I am learning a bit of Greek folk music on the mandolin for an upcoming duet – don’t set your expectations too high! The nature of the music complicates my usual process which is – listen to the tune a few times and start picking it out. No matter how many times I listened to the tune, my ear could not translate it for my fingers. I acquired a copy of the printed music which included the mandolin intro. I read music the same way a turtle covers ground – very slowly. But slow is ok when you’re working with pen and paper – converting the classical notes to mandolin tablature* - one note at a time. Once converted to tablature I can do a passable job of playing from paper until my fingers learn what they’re doing.
But – what’s the deal? If you can hear one tune with your ears and find it with your fingers – why should another tune be different. The notes are the same. Right? The answer is that the intervals (the spaces between the notes) are different. Backing up a step – the mandolin is fairly easy to get along with because it’s tuned in even fifths -G D A E. If you are not a musician, shorten the alphabet to 7 letters – A B C D E F G repeating in endless succession. When you pass G you end up at A again and so on. Touch your thumb and say ‘G’ then keep counting off letters till you touch your pinkie. You should be on ‘D’ – the same will happen for D-A and A-E. The notes the mandolin strings are tuned to are separated by even fifths. This means, among other things, that every major scale on the mandolin is, in terms of finger placement, the same. It shortens the learning curve a lot compared to say, the guitar. And, being an American Heartlander, I’m pretty used to hearing music that proceeds in even thirds and fifths. It’s what we do! It’s almost fair to say that, like the mandolin, I have been tuned that way. Greek music is based on intervals of even fourths. The ancient Greeks heard in fourths and tuned their original stringed instruments to even fourths (the modern mandolin has undergone some evolution). To make a long story short - I can’t hear the Greek music right and my fingers are frustrated, being forced to deviate from familiar patterns. It makes me think – What was wrong with those ancient Greeks! Well, no, it makes me think that being ‘tuned’ to the world makes it very difficult to hear properly what I shall call – The Music of God. But we can be realigned. Personally, I find The Music of the World more discordant and unpleasing all the time.** *Tablature is a form of written music designed for string instruments. For mandolin the musical staff has only four lines – one for each string. (Guitar Tablature has six lines) instead of notes you write numbers on the lines. The numbers represent the frets on the mandolin neck. A ‘5’ on the first line means the note produced by pressing the first string at the fifth fret, etc. **I’m being metaphorical here. This is not a diatribe against any musical genre – though I never did catch the disco vibe!

# Entries provided
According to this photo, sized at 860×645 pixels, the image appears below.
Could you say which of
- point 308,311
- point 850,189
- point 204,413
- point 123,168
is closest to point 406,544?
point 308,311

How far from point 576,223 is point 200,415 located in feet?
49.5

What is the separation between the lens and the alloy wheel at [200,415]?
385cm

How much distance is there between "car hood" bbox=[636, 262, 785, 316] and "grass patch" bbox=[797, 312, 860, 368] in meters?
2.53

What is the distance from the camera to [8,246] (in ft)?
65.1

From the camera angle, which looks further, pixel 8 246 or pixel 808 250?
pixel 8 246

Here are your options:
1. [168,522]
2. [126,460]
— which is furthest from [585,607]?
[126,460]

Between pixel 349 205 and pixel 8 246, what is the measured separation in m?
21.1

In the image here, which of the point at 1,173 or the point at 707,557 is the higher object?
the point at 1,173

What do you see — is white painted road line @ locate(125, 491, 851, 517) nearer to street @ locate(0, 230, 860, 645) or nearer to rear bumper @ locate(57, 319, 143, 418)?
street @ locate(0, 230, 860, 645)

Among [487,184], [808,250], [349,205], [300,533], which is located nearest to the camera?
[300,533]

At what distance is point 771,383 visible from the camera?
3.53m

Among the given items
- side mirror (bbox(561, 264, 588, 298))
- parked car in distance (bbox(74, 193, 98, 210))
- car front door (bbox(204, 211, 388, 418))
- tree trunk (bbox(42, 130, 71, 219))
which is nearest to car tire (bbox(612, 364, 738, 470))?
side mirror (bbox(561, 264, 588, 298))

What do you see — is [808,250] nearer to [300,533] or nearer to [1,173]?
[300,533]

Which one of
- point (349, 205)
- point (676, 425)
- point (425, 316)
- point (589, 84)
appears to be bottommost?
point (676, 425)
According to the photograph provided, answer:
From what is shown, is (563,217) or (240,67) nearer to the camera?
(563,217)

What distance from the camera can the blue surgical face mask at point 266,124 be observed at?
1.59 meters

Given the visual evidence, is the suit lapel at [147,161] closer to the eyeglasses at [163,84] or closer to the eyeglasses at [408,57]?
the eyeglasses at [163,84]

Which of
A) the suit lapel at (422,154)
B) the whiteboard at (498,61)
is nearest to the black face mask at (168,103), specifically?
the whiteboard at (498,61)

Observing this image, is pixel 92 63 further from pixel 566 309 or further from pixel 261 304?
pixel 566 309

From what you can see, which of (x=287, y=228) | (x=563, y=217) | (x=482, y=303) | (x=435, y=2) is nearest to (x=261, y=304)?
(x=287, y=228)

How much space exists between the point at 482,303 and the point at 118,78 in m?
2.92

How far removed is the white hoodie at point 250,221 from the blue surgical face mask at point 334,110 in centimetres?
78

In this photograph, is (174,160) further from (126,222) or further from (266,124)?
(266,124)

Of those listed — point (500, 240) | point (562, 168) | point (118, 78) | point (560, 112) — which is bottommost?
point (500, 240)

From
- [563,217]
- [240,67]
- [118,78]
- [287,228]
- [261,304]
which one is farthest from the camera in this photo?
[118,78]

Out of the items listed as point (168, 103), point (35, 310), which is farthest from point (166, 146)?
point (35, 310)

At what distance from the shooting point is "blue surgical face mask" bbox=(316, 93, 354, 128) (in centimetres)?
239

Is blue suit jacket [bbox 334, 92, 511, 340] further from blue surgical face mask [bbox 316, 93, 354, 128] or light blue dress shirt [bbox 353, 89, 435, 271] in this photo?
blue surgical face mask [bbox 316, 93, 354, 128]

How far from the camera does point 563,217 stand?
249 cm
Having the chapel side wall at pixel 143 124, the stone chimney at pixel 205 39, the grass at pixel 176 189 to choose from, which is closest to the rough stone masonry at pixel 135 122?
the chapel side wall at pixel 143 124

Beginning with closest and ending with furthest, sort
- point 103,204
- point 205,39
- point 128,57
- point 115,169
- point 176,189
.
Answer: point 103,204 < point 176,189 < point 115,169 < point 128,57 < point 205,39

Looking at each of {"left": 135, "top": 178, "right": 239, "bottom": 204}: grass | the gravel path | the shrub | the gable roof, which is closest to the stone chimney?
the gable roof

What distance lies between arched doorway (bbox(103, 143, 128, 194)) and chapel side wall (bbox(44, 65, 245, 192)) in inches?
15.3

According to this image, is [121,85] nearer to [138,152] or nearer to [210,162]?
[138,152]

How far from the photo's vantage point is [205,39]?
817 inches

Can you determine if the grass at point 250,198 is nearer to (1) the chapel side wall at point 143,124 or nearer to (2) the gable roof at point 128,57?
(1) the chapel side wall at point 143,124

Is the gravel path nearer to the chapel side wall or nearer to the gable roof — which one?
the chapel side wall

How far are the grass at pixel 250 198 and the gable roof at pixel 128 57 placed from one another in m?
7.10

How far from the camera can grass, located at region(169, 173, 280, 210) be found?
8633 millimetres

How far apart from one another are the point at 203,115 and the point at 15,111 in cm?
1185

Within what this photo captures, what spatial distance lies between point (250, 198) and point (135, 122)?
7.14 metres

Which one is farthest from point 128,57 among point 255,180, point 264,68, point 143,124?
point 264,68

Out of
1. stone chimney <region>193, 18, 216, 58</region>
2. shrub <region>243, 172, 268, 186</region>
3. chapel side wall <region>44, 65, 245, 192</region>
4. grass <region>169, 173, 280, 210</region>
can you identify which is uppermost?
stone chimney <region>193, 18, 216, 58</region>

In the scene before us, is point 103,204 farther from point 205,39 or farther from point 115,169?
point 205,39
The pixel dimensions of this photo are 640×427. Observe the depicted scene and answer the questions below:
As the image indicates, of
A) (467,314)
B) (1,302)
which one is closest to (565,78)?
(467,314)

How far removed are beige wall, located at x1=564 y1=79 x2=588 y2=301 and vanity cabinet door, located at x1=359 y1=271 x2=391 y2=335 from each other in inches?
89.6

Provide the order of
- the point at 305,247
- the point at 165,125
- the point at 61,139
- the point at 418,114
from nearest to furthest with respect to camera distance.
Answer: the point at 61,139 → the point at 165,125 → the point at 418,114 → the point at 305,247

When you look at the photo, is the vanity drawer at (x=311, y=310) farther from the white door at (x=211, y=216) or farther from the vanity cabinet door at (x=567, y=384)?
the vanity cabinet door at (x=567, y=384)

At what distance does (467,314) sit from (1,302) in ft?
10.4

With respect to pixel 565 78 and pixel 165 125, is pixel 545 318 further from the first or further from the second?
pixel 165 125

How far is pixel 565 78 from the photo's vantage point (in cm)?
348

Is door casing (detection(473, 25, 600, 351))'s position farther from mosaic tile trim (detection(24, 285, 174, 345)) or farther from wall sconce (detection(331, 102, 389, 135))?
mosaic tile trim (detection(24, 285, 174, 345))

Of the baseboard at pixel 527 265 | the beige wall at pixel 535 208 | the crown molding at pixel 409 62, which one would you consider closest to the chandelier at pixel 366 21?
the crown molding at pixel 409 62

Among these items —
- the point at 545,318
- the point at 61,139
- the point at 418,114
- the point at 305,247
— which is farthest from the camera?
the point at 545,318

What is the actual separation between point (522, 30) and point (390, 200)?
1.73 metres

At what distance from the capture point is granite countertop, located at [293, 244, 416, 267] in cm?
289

# Given request 1
Give the passage of the mandolin post from "I am learning" up to and including "what they’re doing." again, changing "turtle" to "snail".
# Given request 2
According to the mandolin post, what intervals is Greek music based on?
You can do without the material.

# Written reply 1
I am learning a bit of Greek folk music on the mandolin for an upcoming duet – don’t set your expectations too high! The nature of the music complicates my usual process which is – listen to the tune a few times and start picking it out. No matter how many times I listened to the tune, my ear could not translate it for my fingers. I acquired a copy of the printed music which included the mandolin intro. I read music the same way a snail covers ground – very slowly. But slow is ok when you’re working with pen and paper – converting the classical notes to mandolin tablature* - one note at a time. Once converted to tablature I can do a passable job of playing from paper until my fingers learn what they’re doing.

# Written reply 2
Even fourths.